▶ **Directions**
From the items below, pull out each line that contains the string "instances". Case counts, so match capital and small letters exactly.
== Records shown ==
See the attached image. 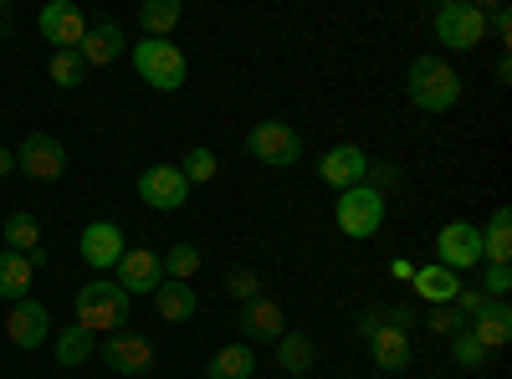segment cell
I'll use <instances>...</instances> for the list:
<instances>
[{
	"instance_id": "obj_1",
	"label": "cell",
	"mask_w": 512,
	"mask_h": 379,
	"mask_svg": "<svg viewBox=\"0 0 512 379\" xmlns=\"http://www.w3.org/2000/svg\"><path fill=\"white\" fill-rule=\"evenodd\" d=\"M405 98H410L420 113L441 118V113H451V108L461 103V72H456L441 52H425V57H415L410 72H405Z\"/></svg>"
},
{
	"instance_id": "obj_2",
	"label": "cell",
	"mask_w": 512,
	"mask_h": 379,
	"mask_svg": "<svg viewBox=\"0 0 512 379\" xmlns=\"http://www.w3.org/2000/svg\"><path fill=\"white\" fill-rule=\"evenodd\" d=\"M128 292L113 282V277H93V282H82L77 287V303H72V313H77V328H88L93 339L98 333H118V328H128Z\"/></svg>"
},
{
	"instance_id": "obj_3",
	"label": "cell",
	"mask_w": 512,
	"mask_h": 379,
	"mask_svg": "<svg viewBox=\"0 0 512 379\" xmlns=\"http://www.w3.org/2000/svg\"><path fill=\"white\" fill-rule=\"evenodd\" d=\"M134 72H139V82H149L154 93H180L190 82L185 52L175 47V41H154V36L134 41Z\"/></svg>"
},
{
	"instance_id": "obj_4",
	"label": "cell",
	"mask_w": 512,
	"mask_h": 379,
	"mask_svg": "<svg viewBox=\"0 0 512 379\" xmlns=\"http://www.w3.org/2000/svg\"><path fill=\"white\" fill-rule=\"evenodd\" d=\"M333 221H338V231H344L349 241H369V236H379V226H384V195L369 190V185L338 190V200H333Z\"/></svg>"
},
{
	"instance_id": "obj_5",
	"label": "cell",
	"mask_w": 512,
	"mask_h": 379,
	"mask_svg": "<svg viewBox=\"0 0 512 379\" xmlns=\"http://www.w3.org/2000/svg\"><path fill=\"white\" fill-rule=\"evenodd\" d=\"M431 26H436V41L446 52H472V47L487 41V16H482V6H472V0H446Z\"/></svg>"
},
{
	"instance_id": "obj_6",
	"label": "cell",
	"mask_w": 512,
	"mask_h": 379,
	"mask_svg": "<svg viewBox=\"0 0 512 379\" xmlns=\"http://www.w3.org/2000/svg\"><path fill=\"white\" fill-rule=\"evenodd\" d=\"M246 154H251L256 164L287 170V164L303 159V134H297L292 123H282V118H267V123H256V129L246 134Z\"/></svg>"
},
{
	"instance_id": "obj_7",
	"label": "cell",
	"mask_w": 512,
	"mask_h": 379,
	"mask_svg": "<svg viewBox=\"0 0 512 379\" xmlns=\"http://www.w3.org/2000/svg\"><path fill=\"white\" fill-rule=\"evenodd\" d=\"M98 354H103V364H108L113 374H123V379H139V374L154 369V344L144 339V333H134V328L108 333V339L98 344Z\"/></svg>"
},
{
	"instance_id": "obj_8",
	"label": "cell",
	"mask_w": 512,
	"mask_h": 379,
	"mask_svg": "<svg viewBox=\"0 0 512 379\" xmlns=\"http://www.w3.org/2000/svg\"><path fill=\"white\" fill-rule=\"evenodd\" d=\"M88 16H82L72 0H52V6H41L36 11V31L41 41H52V52H77L82 47V36H88Z\"/></svg>"
},
{
	"instance_id": "obj_9",
	"label": "cell",
	"mask_w": 512,
	"mask_h": 379,
	"mask_svg": "<svg viewBox=\"0 0 512 379\" xmlns=\"http://www.w3.org/2000/svg\"><path fill=\"white\" fill-rule=\"evenodd\" d=\"M113 282L128 292V298H154V287L164 282V262L154 246H128L118 267H113Z\"/></svg>"
},
{
	"instance_id": "obj_10",
	"label": "cell",
	"mask_w": 512,
	"mask_h": 379,
	"mask_svg": "<svg viewBox=\"0 0 512 379\" xmlns=\"http://www.w3.org/2000/svg\"><path fill=\"white\" fill-rule=\"evenodd\" d=\"M16 170H21L26 180H41V185L62 180V175H67V149H62V139H52V134H26V144L16 149Z\"/></svg>"
},
{
	"instance_id": "obj_11",
	"label": "cell",
	"mask_w": 512,
	"mask_h": 379,
	"mask_svg": "<svg viewBox=\"0 0 512 379\" xmlns=\"http://www.w3.org/2000/svg\"><path fill=\"white\" fill-rule=\"evenodd\" d=\"M436 262L446 272H466V267H482V226L472 221H446L436 236Z\"/></svg>"
},
{
	"instance_id": "obj_12",
	"label": "cell",
	"mask_w": 512,
	"mask_h": 379,
	"mask_svg": "<svg viewBox=\"0 0 512 379\" xmlns=\"http://www.w3.org/2000/svg\"><path fill=\"white\" fill-rule=\"evenodd\" d=\"M6 339H11L16 349L36 354L41 344L52 339V313H47V303H36V298L11 303V313H6Z\"/></svg>"
},
{
	"instance_id": "obj_13",
	"label": "cell",
	"mask_w": 512,
	"mask_h": 379,
	"mask_svg": "<svg viewBox=\"0 0 512 379\" xmlns=\"http://www.w3.org/2000/svg\"><path fill=\"white\" fill-rule=\"evenodd\" d=\"M139 200L154 210H180L190 200V180L180 175V164H149L139 175Z\"/></svg>"
},
{
	"instance_id": "obj_14",
	"label": "cell",
	"mask_w": 512,
	"mask_h": 379,
	"mask_svg": "<svg viewBox=\"0 0 512 379\" xmlns=\"http://www.w3.org/2000/svg\"><path fill=\"white\" fill-rule=\"evenodd\" d=\"M77 251H82V262H88L93 272H113L118 257L128 251V241H123V231L113 221H88L82 236H77Z\"/></svg>"
},
{
	"instance_id": "obj_15",
	"label": "cell",
	"mask_w": 512,
	"mask_h": 379,
	"mask_svg": "<svg viewBox=\"0 0 512 379\" xmlns=\"http://www.w3.org/2000/svg\"><path fill=\"white\" fill-rule=\"evenodd\" d=\"M364 175H369V154L359 144H333L318 159V180L333 190H354V185H364Z\"/></svg>"
},
{
	"instance_id": "obj_16",
	"label": "cell",
	"mask_w": 512,
	"mask_h": 379,
	"mask_svg": "<svg viewBox=\"0 0 512 379\" xmlns=\"http://www.w3.org/2000/svg\"><path fill=\"white\" fill-rule=\"evenodd\" d=\"M236 328H241V344H277L287 333V318H282V308L272 298H256V303L241 308Z\"/></svg>"
},
{
	"instance_id": "obj_17",
	"label": "cell",
	"mask_w": 512,
	"mask_h": 379,
	"mask_svg": "<svg viewBox=\"0 0 512 379\" xmlns=\"http://www.w3.org/2000/svg\"><path fill=\"white\" fill-rule=\"evenodd\" d=\"M123 26L118 21H98V26H88V36H82V47H77V57L88 62V67H113L118 57H123Z\"/></svg>"
},
{
	"instance_id": "obj_18",
	"label": "cell",
	"mask_w": 512,
	"mask_h": 379,
	"mask_svg": "<svg viewBox=\"0 0 512 379\" xmlns=\"http://www.w3.org/2000/svg\"><path fill=\"white\" fill-rule=\"evenodd\" d=\"M466 333H472V339L492 354V349H502L507 339H512V308L507 303H482V313L477 318H466Z\"/></svg>"
},
{
	"instance_id": "obj_19",
	"label": "cell",
	"mask_w": 512,
	"mask_h": 379,
	"mask_svg": "<svg viewBox=\"0 0 512 379\" xmlns=\"http://www.w3.org/2000/svg\"><path fill=\"white\" fill-rule=\"evenodd\" d=\"M410 287H415V298H425L431 308H451V303H456V292H461L466 282H461L456 272H446L441 262H431V267H415Z\"/></svg>"
},
{
	"instance_id": "obj_20",
	"label": "cell",
	"mask_w": 512,
	"mask_h": 379,
	"mask_svg": "<svg viewBox=\"0 0 512 379\" xmlns=\"http://www.w3.org/2000/svg\"><path fill=\"white\" fill-rule=\"evenodd\" d=\"M6 251H21L31 267H47V246H41V226L31 210H11L6 216Z\"/></svg>"
},
{
	"instance_id": "obj_21",
	"label": "cell",
	"mask_w": 512,
	"mask_h": 379,
	"mask_svg": "<svg viewBox=\"0 0 512 379\" xmlns=\"http://www.w3.org/2000/svg\"><path fill=\"white\" fill-rule=\"evenodd\" d=\"M154 313L164 323H190L200 313V298H195V287L190 282H159L154 287Z\"/></svg>"
},
{
	"instance_id": "obj_22",
	"label": "cell",
	"mask_w": 512,
	"mask_h": 379,
	"mask_svg": "<svg viewBox=\"0 0 512 379\" xmlns=\"http://www.w3.org/2000/svg\"><path fill=\"white\" fill-rule=\"evenodd\" d=\"M482 262H487V267H507V262H512V210H507V205H497L492 216H487Z\"/></svg>"
},
{
	"instance_id": "obj_23",
	"label": "cell",
	"mask_w": 512,
	"mask_h": 379,
	"mask_svg": "<svg viewBox=\"0 0 512 379\" xmlns=\"http://www.w3.org/2000/svg\"><path fill=\"white\" fill-rule=\"evenodd\" d=\"M205 379H256V354H251V344H226V349H216V354H210V364H205Z\"/></svg>"
},
{
	"instance_id": "obj_24",
	"label": "cell",
	"mask_w": 512,
	"mask_h": 379,
	"mask_svg": "<svg viewBox=\"0 0 512 379\" xmlns=\"http://www.w3.org/2000/svg\"><path fill=\"white\" fill-rule=\"evenodd\" d=\"M31 277H36V267L21 257V251H0V298L26 303L31 298Z\"/></svg>"
},
{
	"instance_id": "obj_25",
	"label": "cell",
	"mask_w": 512,
	"mask_h": 379,
	"mask_svg": "<svg viewBox=\"0 0 512 379\" xmlns=\"http://www.w3.org/2000/svg\"><path fill=\"white\" fill-rule=\"evenodd\" d=\"M180 21H185L180 0H144V6H139V26H144V36H154V41H169V31H175Z\"/></svg>"
},
{
	"instance_id": "obj_26",
	"label": "cell",
	"mask_w": 512,
	"mask_h": 379,
	"mask_svg": "<svg viewBox=\"0 0 512 379\" xmlns=\"http://www.w3.org/2000/svg\"><path fill=\"white\" fill-rule=\"evenodd\" d=\"M272 349H277V364H282L292 379H297V374H308V369H318V349H313L308 333H282Z\"/></svg>"
},
{
	"instance_id": "obj_27",
	"label": "cell",
	"mask_w": 512,
	"mask_h": 379,
	"mask_svg": "<svg viewBox=\"0 0 512 379\" xmlns=\"http://www.w3.org/2000/svg\"><path fill=\"white\" fill-rule=\"evenodd\" d=\"M52 354H57V364H62V369H77V364H88V359L98 354V339H93L88 328H77V323H72V328H62V333H57Z\"/></svg>"
},
{
	"instance_id": "obj_28",
	"label": "cell",
	"mask_w": 512,
	"mask_h": 379,
	"mask_svg": "<svg viewBox=\"0 0 512 379\" xmlns=\"http://www.w3.org/2000/svg\"><path fill=\"white\" fill-rule=\"evenodd\" d=\"M159 262H164V282H190V277L200 272L205 257H200V246H195V241H175Z\"/></svg>"
},
{
	"instance_id": "obj_29",
	"label": "cell",
	"mask_w": 512,
	"mask_h": 379,
	"mask_svg": "<svg viewBox=\"0 0 512 379\" xmlns=\"http://www.w3.org/2000/svg\"><path fill=\"white\" fill-rule=\"evenodd\" d=\"M180 175L190 180V185H210L221 175V159H216V149H190L185 159H180Z\"/></svg>"
},
{
	"instance_id": "obj_30",
	"label": "cell",
	"mask_w": 512,
	"mask_h": 379,
	"mask_svg": "<svg viewBox=\"0 0 512 379\" xmlns=\"http://www.w3.org/2000/svg\"><path fill=\"white\" fill-rule=\"evenodd\" d=\"M47 72H52L57 88H82V77H88V62H82L77 52H52Z\"/></svg>"
},
{
	"instance_id": "obj_31",
	"label": "cell",
	"mask_w": 512,
	"mask_h": 379,
	"mask_svg": "<svg viewBox=\"0 0 512 379\" xmlns=\"http://www.w3.org/2000/svg\"><path fill=\"white\" fill-rule=\"evenodd\" d=\"M226 292H231V298L246 308V303H256V298H262V277H256L251 267H236V272L226 277Z\"/></svg>"
},
{
	"instance_id": "obj_32",
	"label": "cell",
	"mask_w": 512,
	"mask_h": 379,
	"mask_svg": "<svg viewBox=\"0 0 512 379\" xmlns=\"http://www.w3.org/2000/svg\"><path fill=\"white\" fill-rule=\"evenodd\" d=\"M451 359H456L461 369H482V364H487V349H482V344L472 339V333L461 328L456 339H451Z\"/></svg>"
},
{
	"instance_id": "obj_33",
	"label": "cell",
	"mask_w": 512,
	"mask_h": 379,
	"mask_svg": "<svg viewBox=\"0 0 512 379\" xmlns=\"http://www.w3.org/2000/svg\"><path fill=\"white\" fill-rule=\"evenodd\" d=\"M364 185H369V190H379V195H384V190H395V185H400V164H390V159H369Z\"/></svg>"
},
{
	"instance_id": "obj_34",
	"label": "cell",
	"mask_w": 512,
	"mask_h": 379,
	"mask_svg": "<svg viewBox=\"0 0 512 379\" xmlns=\"http://www.w3.org/2000/svg\"><path fill=\"white\" fill-rule=\"evenodd\" d=\"M507 292H512V267H487L482 272V298L507 303Z\"/></svg>"
},
{
	"instance_id": "obj_35",
	"label": "cell",
	"mask_w": 512,
	"mask_h": 379,
	"mask_svg": "<svg viewBox=\"0 0 512 379\" xmlns=\"http://www.w3.org/2000/svg\"><path fill=\"white\" fill-rule=\"evenodd\" d=\"M461 328H466V318L456 308H431V333H436V339H456Z\"/></svg>"
},
{
	"instance_id": "obj_36",
	"label": "cell",
	"mask_w": 512,
	"mask_h": 379,
	"mask_svg": "<svg viewBox=\"0 0 512 379\" xmlns=\"http://www.w3.org/2000/svg\"><path fill=\"white\" fill-rule=\"evenodd\" d=\"M482 303H487V298H482V287H461L451 308H456L461 318H477V313H482Z\"/></svg>"
},
{
	"instance_id": "obj_37",
	"label": "cell",
	"mask_w": 512,
	"mask_h": 379,
	"mask_svg": "<svg viewBox=\"0 0 512 379\" xmlns=\"http://www.w3.org/2000/svg\"><path fill=\"white\" fill-rule=\"evenodd\" d=\"M390 277H395V282H410V277H415V262L395 257V262H390Z\"/></svg>"
},
{
	"instance_id": "obj_38",
	"label": "cell",
	"mask_w": 512,
	"mask_h": 379,
	"mask_svg": "<svg viewBox=\"0 0 512 379\" xmlns=\"http://www.w3.org/2000/svg\"><path fill=\"white\" fill-rule=\"evenodd\" d=\"M11 170H16V154H11L6 144H0V175H11Z\"/></svg>"
},
{
	"instance_id": "obj_39",
	"label": "cell",
	"mask_w": 512,
	"mask_h": 379,
	"mask_svg": "<svg viewBox=\"0 0 512 379\" xmlns=\"http://www.w3.org/2000/svg\"><path fill=\"white\" fill-rule=\"evenodd\" d=\"M297 379H313V374H297Z\"/></svg>"
}]
</instances>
===
▶ **Exercise result**
I'll use <instances>...</instances> for the list:
<instances>
</instances>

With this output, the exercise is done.